I can hardly mention Wells at this time without speaking of Bernard Shaw: I had known Shaw before I took over the Fortnightly. I had heard him speak in the East End and had thought his communism shallow, for it left out individualism, which is at least as important a force. But after getting him to work for me as dramatic critic on the Saturday, I met him almost every week.

I saw at once that he had a good mind: one of the best of his time indeed; but somehow or other his extremely slight body and his vegetarianism became to me typical of the man.

His plays, too, are all full of Shaw. In one play Shaw assumes a dozen different names; but the characters are all Shaw. His is an acute intelligence, delighting in reasoning and argument, but never going deep, seldom indeed reaching creation of any value. When I think of Bernard Shaw, I am always reminded of Vauvenargues' fine word: "All great thoughts come from the heart." All Shaw's thoughts come from the head.

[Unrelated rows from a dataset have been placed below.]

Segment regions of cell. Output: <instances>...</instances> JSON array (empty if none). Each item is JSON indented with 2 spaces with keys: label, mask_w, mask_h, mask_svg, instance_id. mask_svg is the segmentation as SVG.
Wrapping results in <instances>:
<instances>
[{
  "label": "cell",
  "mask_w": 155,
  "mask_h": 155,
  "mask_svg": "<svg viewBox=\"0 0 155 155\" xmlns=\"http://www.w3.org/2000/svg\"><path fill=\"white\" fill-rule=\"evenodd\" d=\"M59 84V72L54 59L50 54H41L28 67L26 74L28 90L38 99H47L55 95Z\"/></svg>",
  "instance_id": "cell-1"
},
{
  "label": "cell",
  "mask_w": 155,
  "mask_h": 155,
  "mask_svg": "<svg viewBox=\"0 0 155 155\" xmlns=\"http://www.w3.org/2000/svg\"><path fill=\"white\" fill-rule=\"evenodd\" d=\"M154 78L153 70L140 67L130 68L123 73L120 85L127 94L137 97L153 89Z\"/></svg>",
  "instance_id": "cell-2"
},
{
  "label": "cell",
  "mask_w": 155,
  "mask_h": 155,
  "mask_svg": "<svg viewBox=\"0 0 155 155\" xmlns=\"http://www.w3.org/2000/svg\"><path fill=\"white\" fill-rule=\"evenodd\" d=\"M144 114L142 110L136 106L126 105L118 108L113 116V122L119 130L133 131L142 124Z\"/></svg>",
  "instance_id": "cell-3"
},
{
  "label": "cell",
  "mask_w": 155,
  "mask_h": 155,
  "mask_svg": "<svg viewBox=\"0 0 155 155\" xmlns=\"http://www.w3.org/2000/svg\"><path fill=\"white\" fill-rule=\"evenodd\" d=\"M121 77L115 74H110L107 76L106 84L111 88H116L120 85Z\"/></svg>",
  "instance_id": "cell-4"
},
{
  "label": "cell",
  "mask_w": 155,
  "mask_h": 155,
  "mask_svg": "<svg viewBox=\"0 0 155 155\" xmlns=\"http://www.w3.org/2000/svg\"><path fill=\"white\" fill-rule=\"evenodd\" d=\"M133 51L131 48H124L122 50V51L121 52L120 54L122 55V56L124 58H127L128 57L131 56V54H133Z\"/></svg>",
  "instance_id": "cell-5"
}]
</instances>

The other day I was amused by a criticism of Shaw by a Mr. James Agate who is, I believe, the dramatic critic of the Sunday Times. He lays it down that Mr.

Shaw is not able to create a human being. "All the Shavian creations," he says "are like Martians or Selenites or other fantastic creatures with enormous brains and no bodies and consequently no appetites." Yet he goes on to assert that "There more fundamental brains in any single play of Shaw's than in the whole of Shakespeare's output." To me this is worse than fantastic silliness.

But I remember that Shaw, many years ago, told me, and he has written it somewhere, that it humiliated him to compare his brains with Shakespeare's;

I told him roundly I could give him a dozen instances where Shakespeare has used more brains in two or three lines than is to be found in all Shaw's work.

He challenged me for an instance, and I gave him one: Shakespeare's Cleopatra is with Antony in Egypt, and Antony goes to meet Caesar.

Cleopatra feels instinctively that no one can fight Caesar successfully; dreading Caesar's power, she fled from Actium; but at the end of the day Antony returns in triumph and says that he has beaten Caesar to his camp; he cries to her … leap thou, attire and all, Through proof of harness to my heart, and there Ride on the pants triumphing! leap thou, attire and all, And her reply is Lord of Lords!